Padre Javier parla di due versioni, una ufficiale e un’altra che lui ha indagato.

La prima. Il paramilitarismo che nacque negli anni 80, frutto della decisione di corporazioni economiche, che per difendersi dalla guerriglia costruirono eserciti privati e li finanziarono; dopo giunse il narcotraffico a finanziarli di più.

Quella reale e indagata da lui: Nel 1962, essendo presidente Guillermo León Valencia, giunse in Colombia una missione dell’esercito nordamericano, da una scuola speciale di guerra nella Carolina del Nord, creata dopo la Seconda Guerra Mondiale per mantenere la sicurezza degli Stati Uniti e del suo emisfero. Analizzarono la situazione della Colombia e dettero istruzioni segrete, ordinando ai governi colombiani di incominciare ad addestrare gruppi misti di civili con militari, e di prepararli ad attività terroriste paramilitari per combattere i simpatizzanti del comunismo.

Dice che nel 1962, in Colombia, non c’erano guerriglie né gruppi armati d’opposizione, perché le guerriglie liberali avevano già consegnato le armi. “Il presidente Valencia, un giorno di Natale dell’anno 65, dà corso al Decreto 3398 con il quale cambia il nome del Ministero della Guerra con quello della Difesa, e autorizza la formazione di gruppi di civili come ausiliari della forza pubblica, armati. Lì nasce la base legale del paramilitarismo”.

Aggiunge che si incomincia a configurare una dottrina militare che va concretizzandosi nei cosiddetti Manuali di Controinsurrezione. Il primo, una traduzione di una manuale dell’esercito degli Stati Uniti, pubblicato nel 1963, tutti cercano di coinvolgere la popolazione civile nella guerra, contro tutto ciò che sembra comunismo. “Gli Stati Uniti entrano a dirigere tutto il problema della sicurezza in Colombia e i suoi organismi, con un permesso di permanenza, dapprima di 400 ufficiali dell’esercito nordamericano. Oggi sono per lo meno 800. Si è tornati a riaffermare quel paramilitarismo che fu creato in quell’epoca, con ogni base legale. Anche se il Governo non lo voleva accettare nei dialoghi dell’Avana, ma gli è toccato accettare e redigere un nuovo capitolo al punto tre dell’accordo di pace, quello della lotta contro questo fenomeno che loro chiamano gruppi criminali, alcuni successori del paramilitarismo, ma non paramilitari”.

Certezze

“A dimostrazione, un esempio: nella comunità di pace di San José de Apartadó (Chocó), tre settimane fa si sono trovati contemporaneamente paramilitari e militari nel villaggio Luis Eduardo Guerra, della frazione Mulatos. Pochi giorni fa un ragazzo, che avevano accusato di falsi delitti ed era stato circa tre anni in carcere, raccontava che erano giunti i militari per le denunce della comunità per domandargli: di qui sono passati dei civili armati? Lui ha risposto: no, ma sono da quelle parti, e se voi non state attenti attaccheranno anche voi. Allora, loro -militari- hanno risposto come si azzardava a dire questo se sono molto amici. Questa relazione tra militari e paramilitari, che in molte zone del paese è stata così evidente e comprovata, continua allo stesso modo”.

DATI FORNITI:

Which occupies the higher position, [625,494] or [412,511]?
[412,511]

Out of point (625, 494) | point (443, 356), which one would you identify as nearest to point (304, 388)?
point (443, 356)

OBIETTIVO DICHIARATO: Prosegui il brano sul paramilitarismo in Colombia a partire dalla sua ultima frase.

RISULTATO DELL'ESERCIZIO:
Padre Javier insiste che bacrim (bande criminali, ndt) è una parola che il Governo ha inventato per cancellare il titolo di paramilitari, perché ne continuano ad utilizzare le forme e i linguaggi, identici al passato; difendendo le politiche governative, le azioni militari, l’ideologia anticomunista e pro-liberale, attaccando e perseguitando i movimenti sociali siano sindacali, contadini e perfino le giunte di azione comunali. “Stanno minacciando di morte o uccidono quelli che protestano o quelli che si oppongono ad un’impresa mineraria. Allora, qual è la differenza con il passato? Non ne vedo nessuna”.

Prove

“La frazione di San José de Apartadó è supermilitarizzata, nonostante le sentenze della Corte che proibiscono che in mezzo alla popolazione civile siano poste delle stazioni di polizia e basi militari. Al tempo del presidente Uribe, in un’estremità posero il bunker della Polizia e in un’altra la base militare, sopra la scuola dei bambini. La comunità se ne andò via da lì il 1 aprile 2005, quando entrarono la Polizia e l’Esercito, e se ne andarono in una proprietà di campagna, e da quel momento la zona ricominciò a ripopolarsi, e la prima ripopolazione è con i paramilitari, dopo è stato con altra gente che giungeva.

“Un famosissimo paramilitare di Apartadó si è stabilito lì, e la polizia e l’esercito passano il tempo parlando in un granaio che lui ha messo a disposizione. Ultimamente la frazione si è andata riempiendo di giovani paramilitari che se la prendono con la comunità. Il 22 dicembre passato un paramilitare ha commentato ad un membro della comunità che avevano un piano per attaccarli e che avrebbero ucciso il coordinatore generale, ma che l’ordine era che questo fatto dovesse avere l’aspetto di una rapina.

“La comunità ha denunciato questo attraverso le reti sociali il 22 dicembre, e il 29 sono giunti  a giustiziarlo. Un primo paramilitare giunge a vedere a che ora entra il coordinatore in un negozio di cacao, e quando si presenta prende il cellulare e avvisa. Giungono gli altri quattro in moto, armati, e incominciano a spingere vari di coloro che stavano vicino affinché entrassero in un piccolo ufficio del cacao per poter cercare denaro e rubare qualcosa.

“Alcuni bambini che erano vicino hanno visto la cosa molto sospetta e hanno incominciato a gridare che stavano entrando i paramilitari. Sono venuti altri e uno ha incominciato a sparare, ma quelli della comunità gli hanno afferrato il braccio e il tiro è andato al suolo. Sono venuti altri della comunità e hanno incominciato a disarmarli e immobilizzarli. Ci sono riusciti con due. Gli altri visto la situazione difficile, hanno preso le proprie moto e se ne sono andati arrabbiati. Ci sono stati vari feriti perché quando hanno visto che gli toglievano il revolver hanno tirato fuori un machete e divincolandosi sono state tagliate varie dita.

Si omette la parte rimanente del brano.